Por ello, “todos los publicanos y los pecadores se acercaban a él para oírle”, pues nadie tenía más necesidad de la misericordia del Padre, anunciada y realizada por Jesús, como los que se sentían y sabían más alejados de Dios; y por desgracia, los que se sentían seguros ante Dios a través del cumplimiento de la Ley no percibían con la misma fuerza que el Amor de Dios es siempre Gracia, esto es: un don gratuito. No eran suficientemente “pobres” para alegrarse con lo que no habían “merecido”, ni podían merecer.
Estos rasgos fundamentales de la predicación del Reino de Dios por parte de Jesús aparecerán con toda claridad cuando reflexionemos sobre los textos evangélicos que describen simbólicamente este Reino: o sea, las parábolas.
La reacción del pueblo de Israel frente a la predicación programática de Jesús ha continuado, a lo largo de los siglos, en la vida de los cristianos. Como en el caso de sus oyentes, también a nosotros nos entusiasma pensar que vivimos en la plenitud de los tiempos, que el Reino de Dios está entre nosotros: pero cuando aceptar este Reino implica un cambio total de mentalidad y de vida, es cuando comienzan las dificultades. Quisiéramos que todo nos llegara “llovido del cielo”, resultándonos difícil aceptar que Dios quiere nuestra libre respuesta y colaboración en la construcción de su Reino.
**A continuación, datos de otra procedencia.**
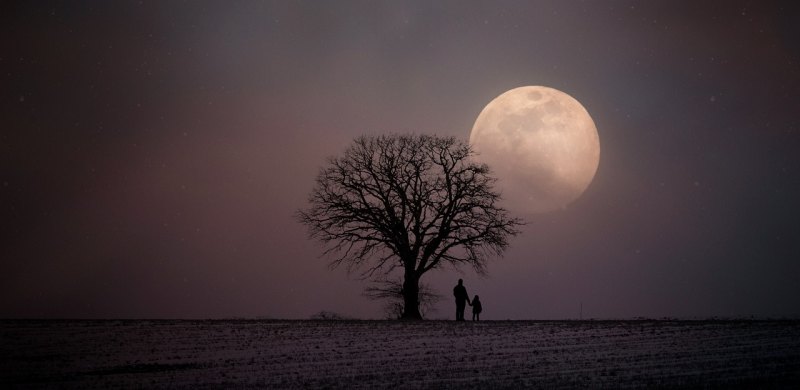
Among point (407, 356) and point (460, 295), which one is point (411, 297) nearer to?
point (460, 295)

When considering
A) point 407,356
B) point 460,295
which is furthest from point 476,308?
point 407,356

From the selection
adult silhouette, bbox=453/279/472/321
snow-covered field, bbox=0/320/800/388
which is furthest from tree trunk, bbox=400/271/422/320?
snow-covered field, bbox=0/320/800/388

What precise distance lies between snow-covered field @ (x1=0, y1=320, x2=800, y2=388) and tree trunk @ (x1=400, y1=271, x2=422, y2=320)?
1055cm

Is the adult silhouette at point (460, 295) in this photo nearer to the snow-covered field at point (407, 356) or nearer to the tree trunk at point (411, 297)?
the tree trunk at point (411, 297)

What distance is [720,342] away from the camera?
2016 centimetres

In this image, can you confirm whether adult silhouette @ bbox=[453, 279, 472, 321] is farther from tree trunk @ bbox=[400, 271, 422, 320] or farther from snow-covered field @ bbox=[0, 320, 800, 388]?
snow-covered field @ bbox=[0, 320, 800, 388]

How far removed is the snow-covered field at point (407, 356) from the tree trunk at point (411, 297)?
1055cm

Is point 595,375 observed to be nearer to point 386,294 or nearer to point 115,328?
point 115,328

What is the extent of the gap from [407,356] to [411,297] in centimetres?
2052

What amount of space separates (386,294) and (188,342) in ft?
67.1

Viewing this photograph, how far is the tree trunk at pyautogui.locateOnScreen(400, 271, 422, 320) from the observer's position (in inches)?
1542

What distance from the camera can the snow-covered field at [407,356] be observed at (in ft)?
47.7

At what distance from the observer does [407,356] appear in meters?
18.9

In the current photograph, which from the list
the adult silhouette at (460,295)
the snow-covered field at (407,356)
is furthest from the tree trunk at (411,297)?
the snow-covered field at (407,356)
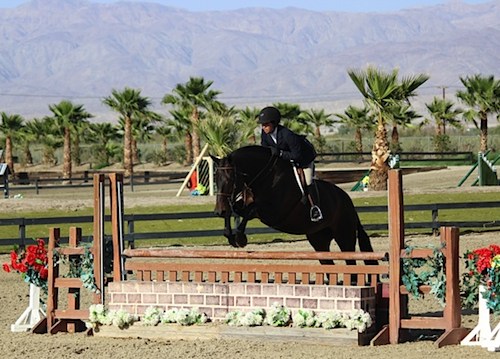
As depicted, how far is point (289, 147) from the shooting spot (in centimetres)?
1164

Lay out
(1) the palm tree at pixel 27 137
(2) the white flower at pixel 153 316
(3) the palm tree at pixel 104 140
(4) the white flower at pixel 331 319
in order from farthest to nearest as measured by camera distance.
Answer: (1) the palm tree at pixel 27 137, (3) the palm tree at pixel 104 140, (2) the white flower at pixel 153 316, (4) the white flower at pixel 331 319

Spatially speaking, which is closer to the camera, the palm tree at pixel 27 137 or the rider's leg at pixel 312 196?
the rider's leg at pixel 312 196

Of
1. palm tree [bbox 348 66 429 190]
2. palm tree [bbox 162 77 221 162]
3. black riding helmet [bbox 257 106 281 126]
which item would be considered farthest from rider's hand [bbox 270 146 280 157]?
palm tree [bbox 162 77 221 162]

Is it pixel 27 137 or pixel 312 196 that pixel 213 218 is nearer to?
pixel 312 196

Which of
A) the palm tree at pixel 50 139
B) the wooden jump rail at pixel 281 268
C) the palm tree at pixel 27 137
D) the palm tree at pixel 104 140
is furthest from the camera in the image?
the palm tree at pixel 50 139

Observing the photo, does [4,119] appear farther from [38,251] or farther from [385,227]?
[38,251]

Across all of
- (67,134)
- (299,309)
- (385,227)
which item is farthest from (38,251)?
(67,134)

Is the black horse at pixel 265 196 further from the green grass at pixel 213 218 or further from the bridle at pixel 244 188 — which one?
the green grass at pixel 213 218

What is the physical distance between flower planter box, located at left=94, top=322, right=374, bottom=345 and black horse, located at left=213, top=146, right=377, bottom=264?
0.88 m

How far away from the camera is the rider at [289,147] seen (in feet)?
37.9

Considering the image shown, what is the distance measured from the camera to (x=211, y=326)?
10.6 metres

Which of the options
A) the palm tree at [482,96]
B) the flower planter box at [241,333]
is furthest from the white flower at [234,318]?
the palm tree at [482,96]

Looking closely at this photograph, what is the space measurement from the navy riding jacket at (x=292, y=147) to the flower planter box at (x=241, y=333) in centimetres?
203

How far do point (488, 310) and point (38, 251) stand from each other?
491 cm
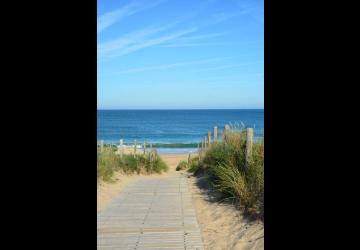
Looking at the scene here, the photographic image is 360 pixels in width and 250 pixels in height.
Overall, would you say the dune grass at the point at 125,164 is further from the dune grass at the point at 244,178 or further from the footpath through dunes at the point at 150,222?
the dune grass at the point at 244,178

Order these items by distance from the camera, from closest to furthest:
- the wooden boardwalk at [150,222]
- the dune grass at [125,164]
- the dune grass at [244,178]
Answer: the wooden boardwalk at [150,222] → the dune grass at [244,178] → the dune grass at [125,164]

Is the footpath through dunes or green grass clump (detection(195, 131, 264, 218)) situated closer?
the footpath through dunes

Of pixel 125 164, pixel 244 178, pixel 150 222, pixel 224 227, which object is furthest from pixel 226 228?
pixel 125 164

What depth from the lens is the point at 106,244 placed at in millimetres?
4961

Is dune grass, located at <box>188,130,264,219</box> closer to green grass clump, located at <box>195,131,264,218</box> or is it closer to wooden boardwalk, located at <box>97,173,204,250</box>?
green grass clump, located at <box>195,131,264,218</box>

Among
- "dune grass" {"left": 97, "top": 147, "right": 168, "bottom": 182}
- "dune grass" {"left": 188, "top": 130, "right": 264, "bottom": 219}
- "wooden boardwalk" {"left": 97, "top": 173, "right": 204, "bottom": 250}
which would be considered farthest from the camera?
"dune grass" {"left": 97, "top": 147, "right": 168, "bottom": 182}

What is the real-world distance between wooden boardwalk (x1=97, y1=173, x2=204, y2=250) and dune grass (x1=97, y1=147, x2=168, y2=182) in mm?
1861

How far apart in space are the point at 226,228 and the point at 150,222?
41.6 inches

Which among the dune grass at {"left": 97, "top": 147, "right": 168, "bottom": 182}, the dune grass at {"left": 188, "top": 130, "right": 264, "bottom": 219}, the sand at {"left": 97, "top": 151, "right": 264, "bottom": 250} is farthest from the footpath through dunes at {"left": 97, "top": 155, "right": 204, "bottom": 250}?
the dune grass at {"left": 97, "top": 147, "right": 168, "bottom": 182}

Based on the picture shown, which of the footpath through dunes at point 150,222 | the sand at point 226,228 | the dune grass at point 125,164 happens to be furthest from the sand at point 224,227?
the dune grass at point 125,164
Pero, por otra parte, tampoco se trata de vivir la conversión como una “penitencia” entendida como simple sufrimiento, privación, o peor aún, “castigo”.
Para Don Bosco, la auténtica conversión es inseparable de la alegría; y no puede ser distinto, pues en el fondo consiste en aceptar a Jesús en nuestra vida, y la Buena Noticia que viene a traernos: que Dios es nuestro Padre y que nos ama, pero que no podemos vivir como hijos e hijas suyos si no vivimos entre nosotros como hermanos. En cambio, quien no quiere convertirse, vive irremediablemente en la tiniebla, la soledad y la tristeza. Basta recordar la alegría del buen pastor al poner sobre sus hombros la oveja perdida, de la mujer que encuentra la moneda extraviada, del padre cuyo hijo “estaba muerto, y ha vuelto a la vida; estaba perdido, y lo hemos encontrado” (cfr. Lc 15).
En los escritos de Don Bosco, quizá en ningún otro texto encontramos esta relación entre conversión y alegría como en la Vida de Miguel Magone (capítulos 3-5), que les invito a releer. Su cambio de vida, concretizado en la celebración del Sacramento de la Penitencia, la permite gustar la misma alegría y paz que tanto envidiaba en sus compañeros, y le permite saborear las prácticas de piedad que antes le resultaban difíciles: es el inicio de un camino de auténtica santidad, que, en el Oratorio de Don Bosco, “consistía en estar siempre alegres”.